Hydrangea (Hydrangea arborescens var. "Annabelle") flowers are composed of sweet aroma sepals rather than true petals and can change color. Floral volatiles plays important roles in plants, such as attracting pollinators, defending against herbivores, and signaling. However, the biosynthesis and regulatory mechanisms underlying fragrance formation in H. arborescens during flower development remain unknown. In this study, a combination of metabolite profiling and RNA sequencing (RNA-seq) was employed to identify genes associated with floral scent biosynthesis mechanisms in "Annabelle" flowers at three developmental stages (F1, F2, and F3). The floral volatile data revealed that the "Annabelle" volatile profile includes a total of 33 volatile organic compounds (VOCs), and VOCs were abundant during the F2 stage of flower development, followed by the F1 and F3 stages, respectively. Terpenoids and benzenoids/phenylpropanoids were abundant during the F2 and F1 stages, with the latter being the most abundant, whereas fatty acid derivatives and other compounds were found in large amounts during the F3 stage.
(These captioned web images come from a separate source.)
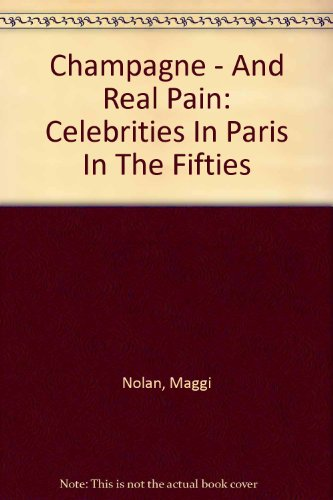 9780756781705: Champagne - And Real Pain: Celebrities In Paris In The Fifties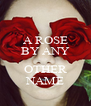 A ROSE BY ANY  OTHER NAME - Personalised Poster A4 size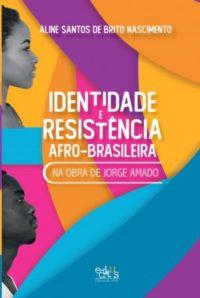 Identidade e resistência afrobrasileira na obra de Jorge Amado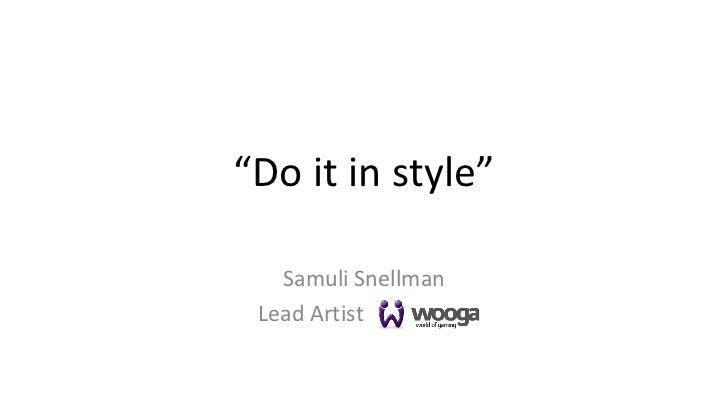 """""""Do it in style""""   Samuli Snellman Lead Artist"""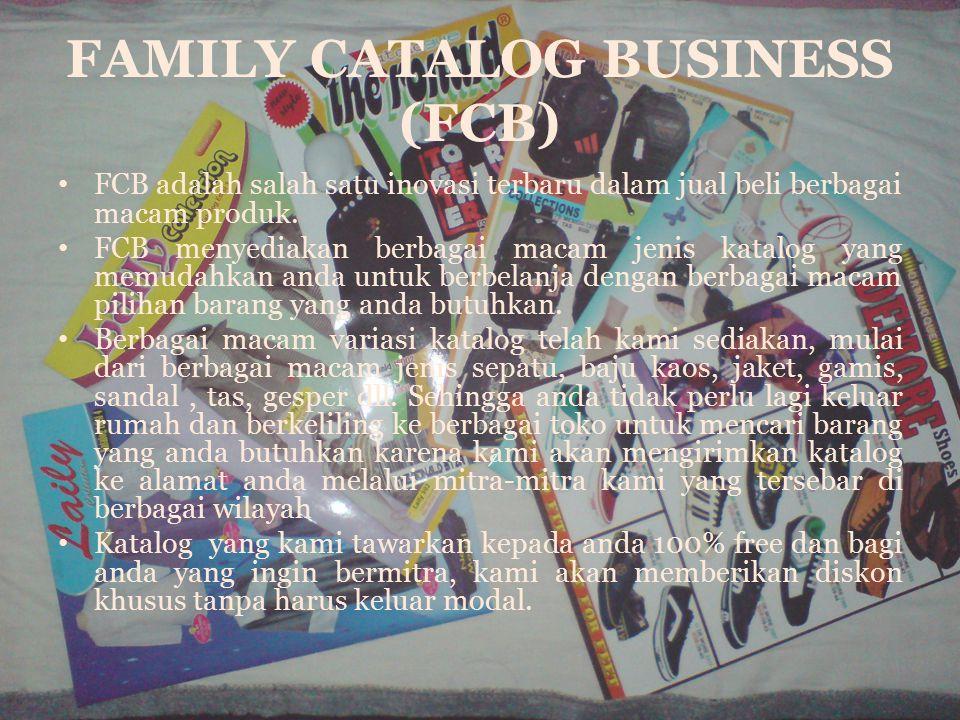 FAMILY CATALOG BUSINESS (FCB) FCB adalah salah satu inovasi terbaru dalam jual beli berbagai macam produk. FCB menyediakan berbagai macam jenis katalo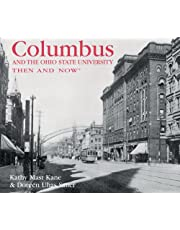 Columbus and the Ohio State University Then and Now
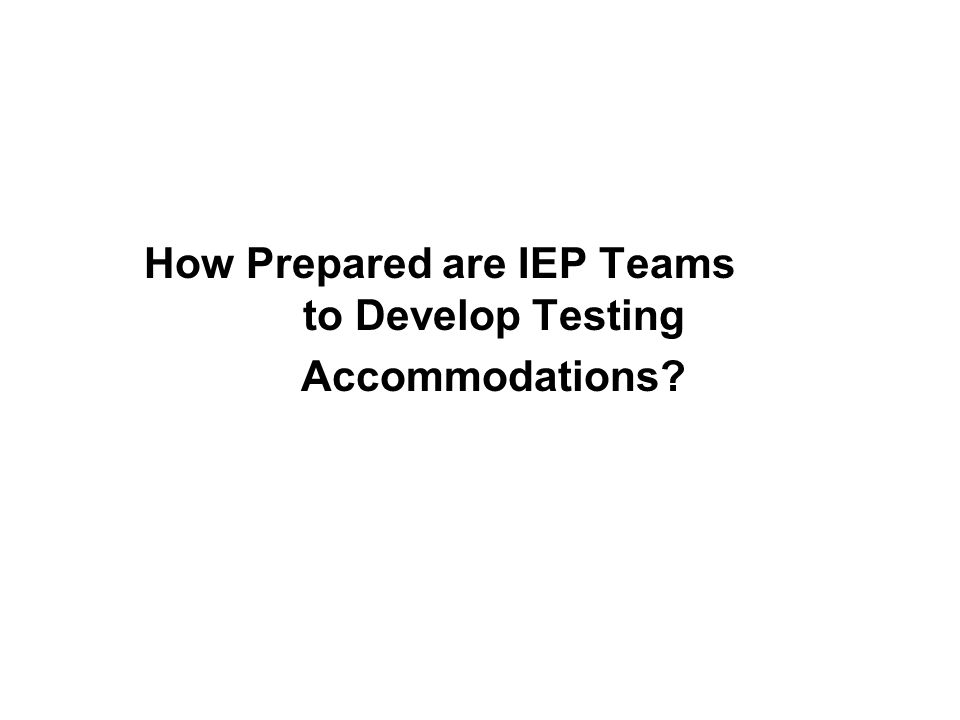 How Prepared are IEP Teams to Develop Testing Accommodations?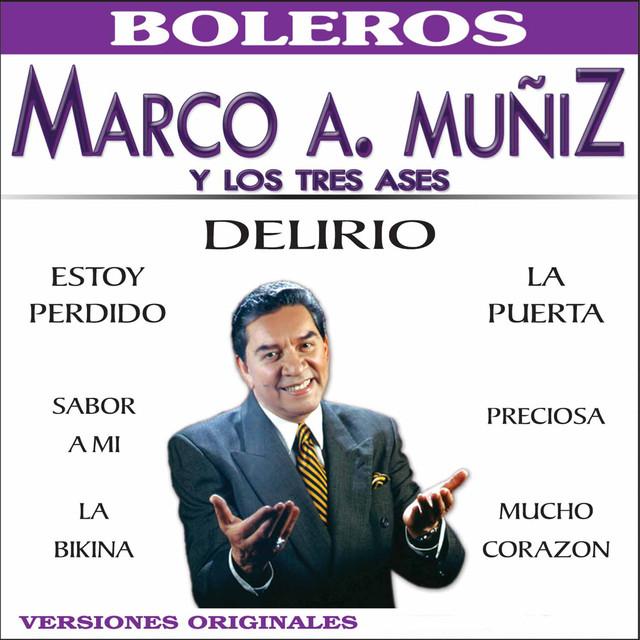 Marco Antonio Muñiz y los Tres Ases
According to ultra-performance liquid chromatography-tandem mass spectrometer analysis, benzene and substituted derivatives, carboxylic acids and derivatives, and fatty acyls play a significant role in the floral metabolite profile. The transcriptome data revealed a total of 17,461 differentially expressed genes (DEGs), with 7585, 12,795, and 9044 DEGs discovered between the F2 and F1, F3 and F1, and F2 and F3 stages, respectively. Several terpenoids and benzenoids/phenylpropanoids biosynthesis-related DEGs were identified, and GRAS/bHLH/MYB/AP2/WRKY were more abundant among transcription factors. Finally, DEGs interlinked with VOCs compounds were determined using Cytoscape and k-means analysis. Our results pave the way for the discovery of new genes, critical data for future genetic studies, and a platform for the metabolic engineering of genes involved in the production of Hydrangea's signature floral fragrance.